Ce qui est frappant, au-delà des chiffres ou même de l’activité non chiffrable, c’est de constater que par tous ces capteurs se manifestent, non seulement une soif de maîtrise des personnes sur leurs données, non seulement une appropriation (en progrès) par les opérateurs de leur responsabilité, mais aussi des transformations majeures de notre société, déjà bien connues, mais dont la protection des données est un prisme assez saisissant.
DES SUJETS DE RÉFLEXION MULTIPLES
Ces enjeux cruciaux transparaissent à travers plusieurs thématiques dont la CNIL a eu à connaître en 2019 : le lancement du débat – auquel elle avait appelé – sur la reconnaissance faciale et les nouveaux usages de la vidéo, qui renvoie entre autres à la question si fondamentale de l’anonymat dans l’espace public et des formes de surveillance légitimes ; le chantier en cours sur l’identité numérique, porteur de tant d’opportunités mais interrogeant la possibilité – mise en défi par le numérique depuis l’origine – de compartimenter notre vie citoyenne, commerciale, professionnelle en ligne, et invitant ainsi à la construction de solutions équilibrées ; la montée en puissance des assistants vocaux et des agents conversationnels, et les questions qu’elle soulève, au-delà de l’usage des données et de l’intimité, sur les rapports homme-machine.

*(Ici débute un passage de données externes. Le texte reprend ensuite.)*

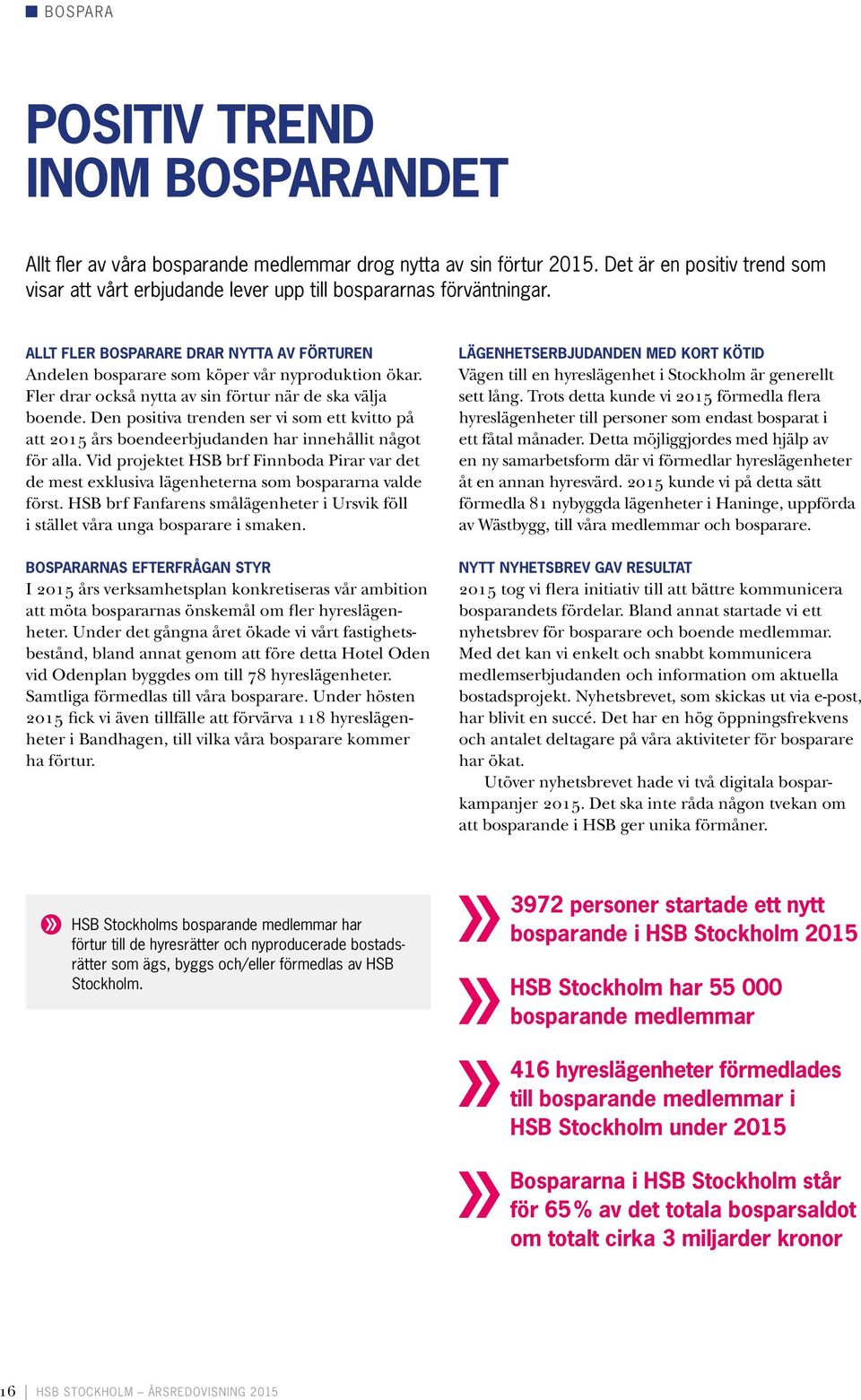 Fler drar också nytta av sin förtur när de ska välja boende. Den positiva trenden ser vi som ett kvitto på att 2015 års boendeerbjudanden har innehållit något för alla.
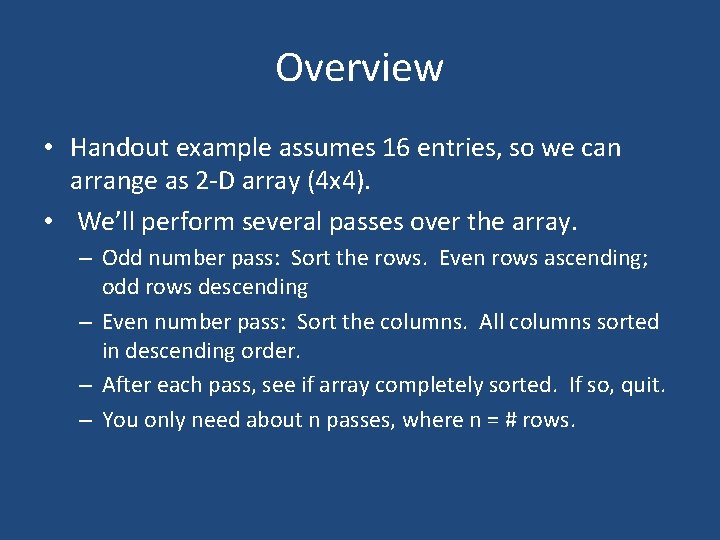 Overview • Handout example assumes 16 entries, so we can arrange as 2 -D
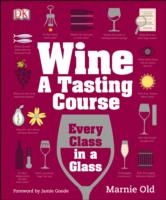 Wine. A Tasting Course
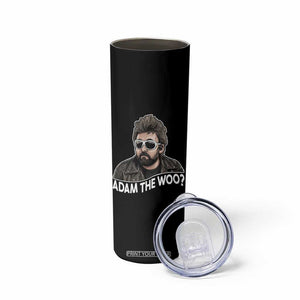 Adam Inspired Graphic Skinny Tumbler The Woo Memorial Tribute TS02 Print Your Wear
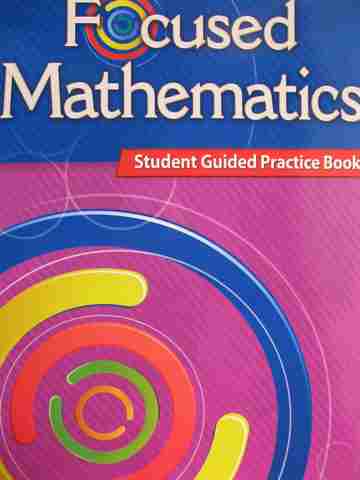 (image for) Focused Mathematics Level 3 Student Guided Practice Book (P) by Jody Guarino & Leslie Whitaker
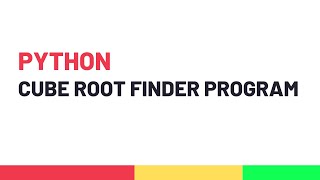 Python Cube Root Finder Program | Simple Python Program to Find the Cube Root of a Input Number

La CNIL a également fait face à la diffusion d’une délinquance numérique, dont les cyberattaques et les multiples atteintes aux personnes en ligne, qui se nourrit de mésusage de nos données personnelles, qui frappe les petits comme les gros opérateurs et, par ricochet, les personnes ; la démultiplication de la puissance de traçage des individus en ligne par des acteurs transnationaux, notamment privés, toujours plus importants ; le risque de fracture numérique aux dépens d’une partie de la population, se doublant d’une capacité trop inégale à protéger ses données, et la nécessité de penser l’éducation et l’accompagnement numériques sous un jour nouveau.
Ces différents sujets, individuellement ou mis bout à bout, ont quelque chose de vertigineux. Ils confirment chaque jour l’actualité de l’article 1 er de la loi Informatique et Libertés et de son appel à la vigilance, pour que l’informatique soit toujours « au service de chaque citoyen » et que son développement se fasse dans le respect de « l’identité humaine » et de nos libertés fondamentales. Plus que jamais, réguler l’usage des données personnelles, c’est gérer une tâche quotidienne – le volume des saisines, pour faire simple – tout en gardant à l’esprit cette tectonique des plaques.
VERS UNE COOPÉRATION ENTRE TOUS LES ACTEURS
La CNIL y contribue, avec des moyens qui devront poursuivre leur progression pour saisir les opportunités et lutter réellement contre les menaces du moment. L’objectif n’est évidemment pas qu’une institution, aussi centrale soit-elle dans le sujet, soit capable de tout faire toute seule. Au contraire, l’ordre public nécessaire dans l’espace numérique ne peut être assuré que par une conjonction des régulations et des interventions publiques, y compris juridictionnelles, dont la force doit globalement être renforcée. De même, une priorité est que, par un effort partagé (par de nombreux acteurs publics, privés, de la société civile) et partenarial d’éducation au numérique, les personnes soient mieux armées pour maîtriser leurs données, leurs usages, et pour avoir une force autonome d’action dans ce nouveau contexte. Une autre priorité est que les entreprises et plus largement tous les innovateurs inventent de nouveaux modèles vertueux de produits, de services et de services publics, dessinant un écosystème numérique respectueux des personnes, inclusif, durable, social.
C’est dans ce sens que la CNIL restera engagée en 2020 au service de la cause si bien décrite par l’article 1 er de notre loi, modernisée et relayée au niveau européen par le RGPD il y a deux ans.